The central bank has also reduced the repo rate, the rate at which it lends money to banks, by 25 basis points.
“RBI has changed stance to accommodative and reduced Repo rate by 25 basis point. Change in repo rate was on the expected line, there has been a drop in 10-year GSEC over last one month and hence transmission is also expected to take place. RBI has been injecting liquidity via OMO and other modes which is also a welcome step,” said Ritesh Jain, cofounder of Flexiloans.
This announcement comes in at a time when the central bank has been taking several measures to elevate the fears among users about digital transactions, including the appointment of an ombudsman for the sector.
Most recently, Nandan Nilekani-led special RBI committee has suggested measures in its report in order to achieve a tenfold increase in per capita digital transactions in three years.
In the report, the RBI panel proposed removal of 18% import duty on point-of-sale (PoS) devices for three years, and also reduce the goods and services tax (GST) on digital transactions to boost acceptance of digital payments among the users.

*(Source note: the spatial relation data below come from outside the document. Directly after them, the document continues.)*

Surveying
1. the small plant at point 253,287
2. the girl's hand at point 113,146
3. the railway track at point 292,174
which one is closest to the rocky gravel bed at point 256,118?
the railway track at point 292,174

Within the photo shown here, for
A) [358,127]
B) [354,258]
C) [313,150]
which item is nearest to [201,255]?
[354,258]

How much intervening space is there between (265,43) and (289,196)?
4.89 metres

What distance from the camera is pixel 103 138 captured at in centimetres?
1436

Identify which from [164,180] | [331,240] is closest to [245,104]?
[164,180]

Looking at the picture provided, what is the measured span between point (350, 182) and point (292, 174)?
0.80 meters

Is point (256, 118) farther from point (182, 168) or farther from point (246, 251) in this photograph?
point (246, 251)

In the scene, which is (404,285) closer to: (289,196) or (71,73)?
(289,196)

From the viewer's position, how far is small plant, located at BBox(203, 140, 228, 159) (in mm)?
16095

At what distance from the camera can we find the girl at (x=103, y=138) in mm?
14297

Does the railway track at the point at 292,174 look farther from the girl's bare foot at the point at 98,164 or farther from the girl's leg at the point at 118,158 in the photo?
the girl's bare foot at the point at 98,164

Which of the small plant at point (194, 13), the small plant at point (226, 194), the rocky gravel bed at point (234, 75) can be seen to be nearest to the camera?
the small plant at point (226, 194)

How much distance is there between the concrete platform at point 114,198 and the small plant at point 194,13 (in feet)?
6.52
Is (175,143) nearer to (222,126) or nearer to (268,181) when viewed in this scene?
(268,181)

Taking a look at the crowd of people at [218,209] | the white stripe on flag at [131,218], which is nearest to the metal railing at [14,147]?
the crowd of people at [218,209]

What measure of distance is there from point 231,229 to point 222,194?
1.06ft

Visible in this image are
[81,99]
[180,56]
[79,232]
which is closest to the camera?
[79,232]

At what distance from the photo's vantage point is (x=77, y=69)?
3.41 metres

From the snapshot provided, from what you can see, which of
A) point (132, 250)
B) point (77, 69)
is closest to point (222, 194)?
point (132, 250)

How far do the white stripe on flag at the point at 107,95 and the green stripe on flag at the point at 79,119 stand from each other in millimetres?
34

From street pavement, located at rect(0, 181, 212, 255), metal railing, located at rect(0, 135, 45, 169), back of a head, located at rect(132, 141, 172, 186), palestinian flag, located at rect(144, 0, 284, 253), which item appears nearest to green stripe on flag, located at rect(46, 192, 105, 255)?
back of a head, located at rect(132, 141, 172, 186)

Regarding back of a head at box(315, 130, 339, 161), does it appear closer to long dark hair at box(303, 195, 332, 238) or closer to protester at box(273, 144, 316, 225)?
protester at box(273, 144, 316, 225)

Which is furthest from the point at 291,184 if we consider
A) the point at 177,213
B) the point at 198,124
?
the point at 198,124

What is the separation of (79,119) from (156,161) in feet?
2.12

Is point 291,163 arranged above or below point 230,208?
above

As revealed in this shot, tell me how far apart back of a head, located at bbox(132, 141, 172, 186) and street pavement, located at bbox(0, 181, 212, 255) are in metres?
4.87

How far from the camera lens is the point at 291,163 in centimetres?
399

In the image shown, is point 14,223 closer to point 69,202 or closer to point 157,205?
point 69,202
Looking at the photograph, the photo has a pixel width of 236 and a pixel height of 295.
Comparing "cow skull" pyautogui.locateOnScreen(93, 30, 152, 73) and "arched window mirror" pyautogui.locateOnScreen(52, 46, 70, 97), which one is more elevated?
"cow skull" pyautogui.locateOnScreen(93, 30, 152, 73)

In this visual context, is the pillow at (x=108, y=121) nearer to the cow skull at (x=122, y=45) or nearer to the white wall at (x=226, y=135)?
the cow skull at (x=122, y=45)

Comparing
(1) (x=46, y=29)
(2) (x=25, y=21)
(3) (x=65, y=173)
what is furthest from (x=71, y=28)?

The committee also noted that various requirements such as ‘Know Your Customer’ (KYC), ‘Customer Due Diligence’ (CDD), ’Anti-Money Laundering’ (AML) to eliminate forms of money laundering has imposed certain costs on the customer, as they must gather various documents, and records in what appears to be an avoidable exercise which is repeated often. In comparison, cash dealing has no KYC requirements, causing users to opt for the latter.
The Ministry Of Electronics and Information Technology (MeitY) has also asked Paytm to support its target of facilitating 40 Bn digital transactions in FY20. The MeitY has also directed the banks to deploy 8.5 Mn PoS terminals across rural areas and the northeastern states.
Thus, it has proposed reducing the “overall” cost to the consumer such as KYC process at multiple stages of the transaction and service charges for digital payments.
Earlier in April, RBI governor Shaktikanta Das had said that the central bank will come up with a regulatory framework of customer-protection measures tailor-made for digital transactions.